### PROBLEM 1
Reproduce word for word the passage of the HtmlEncode quotes post that begins at the words "I'm using asp.net" and stops after the words "no expected result.".
### PROBLEM 2
Write the next part of the HtmlEncode quotes post, picking up right after its final sentence.

### STUDY TEXT
* * * *
How can I enter quotes to "white list" on HtmlEncode? - asp.net-mvc-3

Heyy all!
I'm using asp.net mvc 3 and AntiXssLibrary 4.2 and I try to encode some text with single or duble quotes and the problem is that I get ' " instead of ' or " and in Hebrew they are very useful (like רמב"ם or צ'ק). I know that there are included on the hebrew and default parameter on this method:
UnicodeCharacterEncoder.MarkAsSafe(
LowerCodeCharts.Default | LowerCodeCharts.Hebrew,
LowerMidCodeCharts.None,
MidCodeCharts.None,
UpperMidCodeCharts.None,
UpperCodeCharts.None);
I try all the encoding methods with no expected result.
* * * *
### SOURCE MATERIAL

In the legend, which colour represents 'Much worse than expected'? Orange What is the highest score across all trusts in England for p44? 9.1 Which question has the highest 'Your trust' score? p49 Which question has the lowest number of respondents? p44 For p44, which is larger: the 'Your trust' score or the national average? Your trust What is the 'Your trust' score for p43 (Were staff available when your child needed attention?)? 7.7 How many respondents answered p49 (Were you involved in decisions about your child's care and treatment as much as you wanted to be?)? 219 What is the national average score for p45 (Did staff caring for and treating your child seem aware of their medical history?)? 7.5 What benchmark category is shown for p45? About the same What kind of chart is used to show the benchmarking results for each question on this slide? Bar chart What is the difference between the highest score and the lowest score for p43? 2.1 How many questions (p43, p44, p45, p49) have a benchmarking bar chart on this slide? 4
* * * *
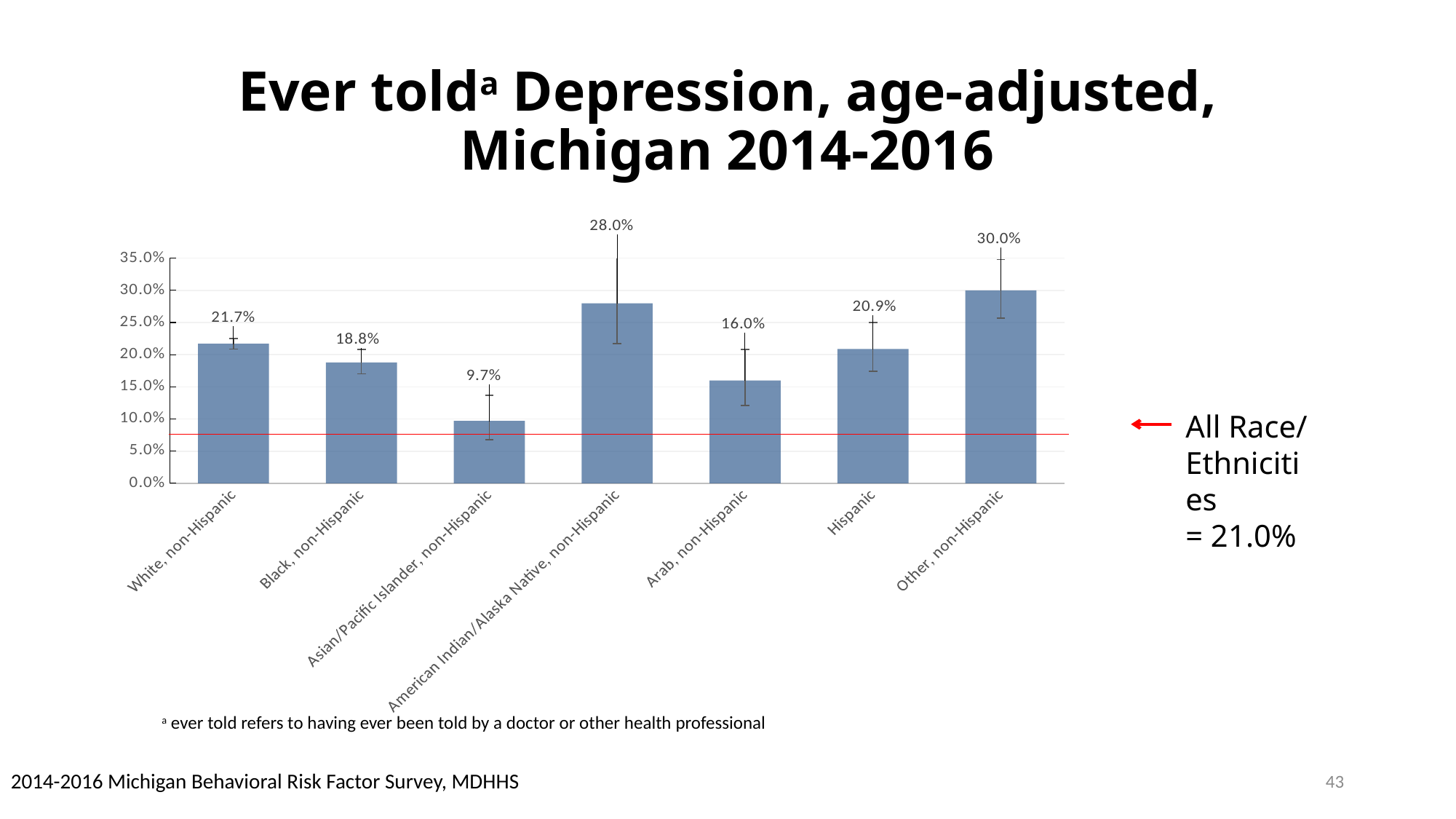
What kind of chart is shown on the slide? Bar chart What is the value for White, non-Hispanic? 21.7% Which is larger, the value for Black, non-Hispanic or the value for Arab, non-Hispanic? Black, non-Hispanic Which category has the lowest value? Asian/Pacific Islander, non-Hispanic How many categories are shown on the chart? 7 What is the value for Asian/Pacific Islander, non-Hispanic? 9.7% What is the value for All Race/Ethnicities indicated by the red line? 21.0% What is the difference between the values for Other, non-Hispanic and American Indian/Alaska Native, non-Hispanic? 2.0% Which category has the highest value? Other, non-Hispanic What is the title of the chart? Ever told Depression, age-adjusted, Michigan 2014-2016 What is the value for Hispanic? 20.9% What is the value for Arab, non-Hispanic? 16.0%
* * * *
### ANSWER 1
I'm using asp.net mvc 3 and AntiXssLibrary 4.2 and I try to encode some text with single or duble quotes and the problem is that I get ' " instead of ' or " and in Hebrew they are very useful (like רמב"ם or צ'ק). I know that there are included on the hebrew and default parameter on this method:
UnicodeCharacterEncoder.MarkAsSafe(
LowerCodeCharts.Default | LowerCodeCharts.Hebrew,
LowerMidCodeCharts.None,
MidCodeCharts.None,
UpperMidCodeCharts.None,
UpperCodeCharts.None);
I try all the encoding methods with no expected result.

### ANSWER 2
EDIT:
for my second problem that I try to put on my view a html string like this
return new HtmlString(Encoder.HtmlEncode(resFile));
and i get all the html format instead the rendered page, the problem was that microsoft move the GetSafeHtml() method to the HtmlSanitizationLibrary assembly - I find it on this answer and I download it from here. Now I can use it like this
return new HtmlString(Sanitizer.GetSafeHtml(questionsAnswerString));
After that of course I added the reference
using Microsoft.Security.Application;
Now I'm stuck with those qoutes' any help?

Ok, if you get ' " on the html page that is rendered, then it occurs to me that you are running in to the problem of double html encoding.
To replicate your situation, copy and paste the Replication: code in one of your views, and see the problem for yourself.
HtmlString and MvcHtmlString are not supposed to encode a html string that is already encoded. So in your case either the
return new HtmlString(Encoder.HtmlEncode(resFile));
or
Sanitizer.GetSafeHtml(questionsAnswerString)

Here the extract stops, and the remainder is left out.